Klima- und Naturschutz können nicht gelingen, solange nicht in den wirtschaftlichen Rahmenbedingungen die Wurzel der Umweltzerstörung gesehen wird. Welche Politikmaßnahmen es braucht, um eine Transformation im Sinne eines guten Lebens für alle einzuleiten, beleuchtet dieser Steckbrief. Fest steht, dass unsere Wirtschaft Teil der Lösung sein muss. 

Der Steckbrief entkräftet zunächst den Mythos des grünen Wirtschaftswachstums. Eine tatsächlich wirkungsvolle Entkopplung hat weder in der Vergangenheit je stattgefunden, noch ist diese in der Zukunft zu erwarten. Deutlich wird auch, dass Effizienzsteigerung nur als Teil einer übergeordneten Suffizienz-Strategie den Ressourcenverbrauch senken kann. Suffizienz steht für ein Begrenzen und Reduzieren des Material- und Energieverbrauchs.

Der Steckbrief setzt sich außerdem mit der Gemeinsamen Agrarpolitik (GAP) der EU sowie mit dem Europäischen Grünen Deal der EU-Kommission kritisch auseinander. Neben der im Raum stehenden One-in-one-out-Regel und einem engen Fokus auf Digitalisierung liegt der wohl problematischste Ansatz des Grünen Deals darin, dass die notwendigen Investitionen in eine sozial-ökologische Transformation in ihrer Abhängigkeit vom Wirtschaftswachstum verbleiben.

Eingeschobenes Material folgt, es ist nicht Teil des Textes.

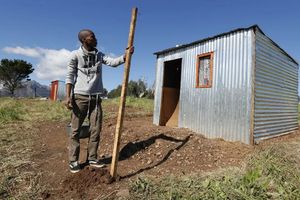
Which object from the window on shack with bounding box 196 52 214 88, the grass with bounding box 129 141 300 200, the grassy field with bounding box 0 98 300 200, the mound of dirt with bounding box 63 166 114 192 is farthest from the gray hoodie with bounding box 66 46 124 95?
the window on shack with bounding box 196 52 214 88

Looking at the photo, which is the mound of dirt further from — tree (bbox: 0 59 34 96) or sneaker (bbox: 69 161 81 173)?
tree (bbox: 0 59 34 96)

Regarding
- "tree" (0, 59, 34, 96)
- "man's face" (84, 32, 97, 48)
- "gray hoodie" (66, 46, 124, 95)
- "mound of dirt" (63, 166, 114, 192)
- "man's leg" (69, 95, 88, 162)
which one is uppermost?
"tree" (0, 59, 34, 96)

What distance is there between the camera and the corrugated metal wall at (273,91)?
671cm

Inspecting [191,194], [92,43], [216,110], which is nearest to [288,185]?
[191,194]

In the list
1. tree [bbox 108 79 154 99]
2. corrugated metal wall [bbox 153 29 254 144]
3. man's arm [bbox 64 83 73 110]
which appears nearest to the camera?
man's arm [bbox 64 83 73 110]

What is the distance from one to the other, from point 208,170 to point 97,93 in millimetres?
2314

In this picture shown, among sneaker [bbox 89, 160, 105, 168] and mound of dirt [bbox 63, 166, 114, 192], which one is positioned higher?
sneaker [bbox 89, 160, 105, 168]

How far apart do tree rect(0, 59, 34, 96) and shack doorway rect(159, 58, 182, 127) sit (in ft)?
129

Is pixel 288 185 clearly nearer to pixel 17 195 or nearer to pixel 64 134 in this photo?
pixel 17 195

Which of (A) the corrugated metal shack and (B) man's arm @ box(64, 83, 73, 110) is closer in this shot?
(B) man's arm @ box(64, 83, 73, 110)

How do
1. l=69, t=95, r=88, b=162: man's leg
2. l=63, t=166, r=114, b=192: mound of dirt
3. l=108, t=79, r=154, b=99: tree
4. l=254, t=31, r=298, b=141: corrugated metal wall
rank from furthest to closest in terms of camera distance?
l=108, t=79, r=154, b=99: tree, l=254, t=31, r=298, b=141: corrugated metal wall, l=69, t=95, r=88, b=162: man's leg, l=63, t=166, r=114, b=192: mound of dirt

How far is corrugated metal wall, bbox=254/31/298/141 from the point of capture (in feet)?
22.0

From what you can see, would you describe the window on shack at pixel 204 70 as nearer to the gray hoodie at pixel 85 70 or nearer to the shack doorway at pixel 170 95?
the shack doorway at pixel 170 95

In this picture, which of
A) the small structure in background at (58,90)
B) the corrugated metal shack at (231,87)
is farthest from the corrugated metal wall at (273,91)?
the small structure in background at (58,90)
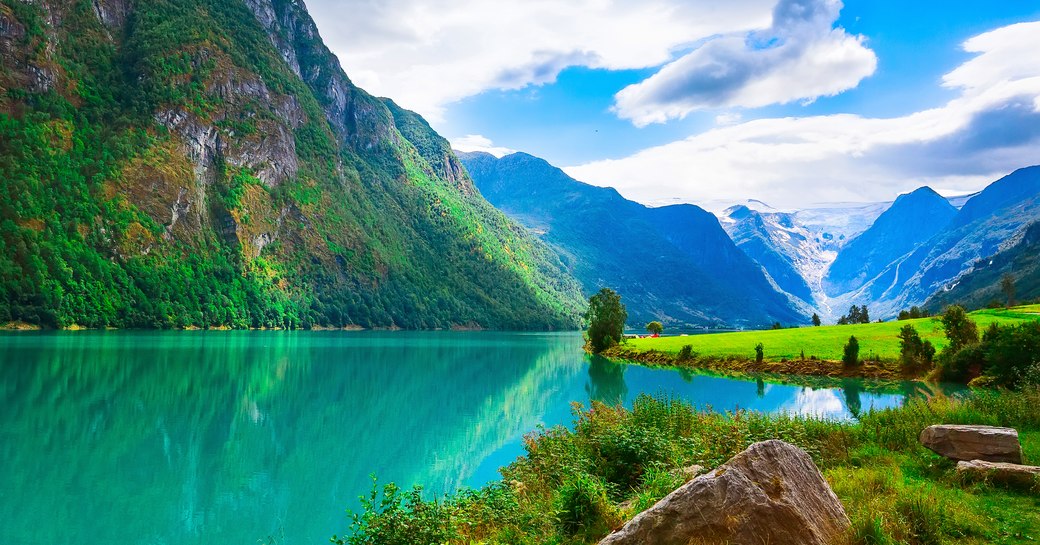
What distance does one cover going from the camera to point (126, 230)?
133 m

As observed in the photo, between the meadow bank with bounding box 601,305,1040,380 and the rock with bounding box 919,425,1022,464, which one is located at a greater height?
the rock with bounding box 919,425,1022,464

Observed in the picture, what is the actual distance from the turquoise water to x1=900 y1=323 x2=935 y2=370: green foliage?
21.6 feet

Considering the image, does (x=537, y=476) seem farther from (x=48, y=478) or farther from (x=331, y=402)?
(x=331, y=402)

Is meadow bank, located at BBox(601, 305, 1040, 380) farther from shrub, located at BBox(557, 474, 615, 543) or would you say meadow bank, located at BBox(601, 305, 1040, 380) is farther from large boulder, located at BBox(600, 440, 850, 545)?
large boulder, located at BBox(600, 440, 850, 545)

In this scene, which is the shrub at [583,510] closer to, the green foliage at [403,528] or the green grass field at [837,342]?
the green foliage at [403,528]

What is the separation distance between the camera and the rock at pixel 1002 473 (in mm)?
10070

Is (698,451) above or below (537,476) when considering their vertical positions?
above

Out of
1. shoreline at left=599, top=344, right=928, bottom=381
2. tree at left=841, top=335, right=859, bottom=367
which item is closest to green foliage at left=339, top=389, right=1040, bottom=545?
shoreline at left=599, top=344, right=928, bottom=381

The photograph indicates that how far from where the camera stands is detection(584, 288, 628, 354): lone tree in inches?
3275

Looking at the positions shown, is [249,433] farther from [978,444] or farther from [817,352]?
[817,352]

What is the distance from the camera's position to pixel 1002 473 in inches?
408

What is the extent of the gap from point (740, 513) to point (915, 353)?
45600mm

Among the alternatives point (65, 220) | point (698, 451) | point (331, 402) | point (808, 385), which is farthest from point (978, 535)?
point (65, 220)

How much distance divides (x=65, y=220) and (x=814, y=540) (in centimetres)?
15280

Der Steckbrief zieht das Fazit, dass es einen aktiven Staat braucht, der gezielt in die Wirtschaft eingreift, um eine sozial-ökologische Transformation einzuleiten.
 
Es ist höchste Zeit, Beschäftigung, Stabilität und Frieden innerhalb der EU aus der Abhängigkeit
von unendlichem Wirtschaftswachstum zu lösen. Die neue EU-Kommission unter Ursula von der
Leyen steht vor der großen Herausforderung und einzigartigen Chance, die Weichen zu stellen
für ein sozial gerechtes Europa innerhalb der planetaren Grenzen. [rk/aw]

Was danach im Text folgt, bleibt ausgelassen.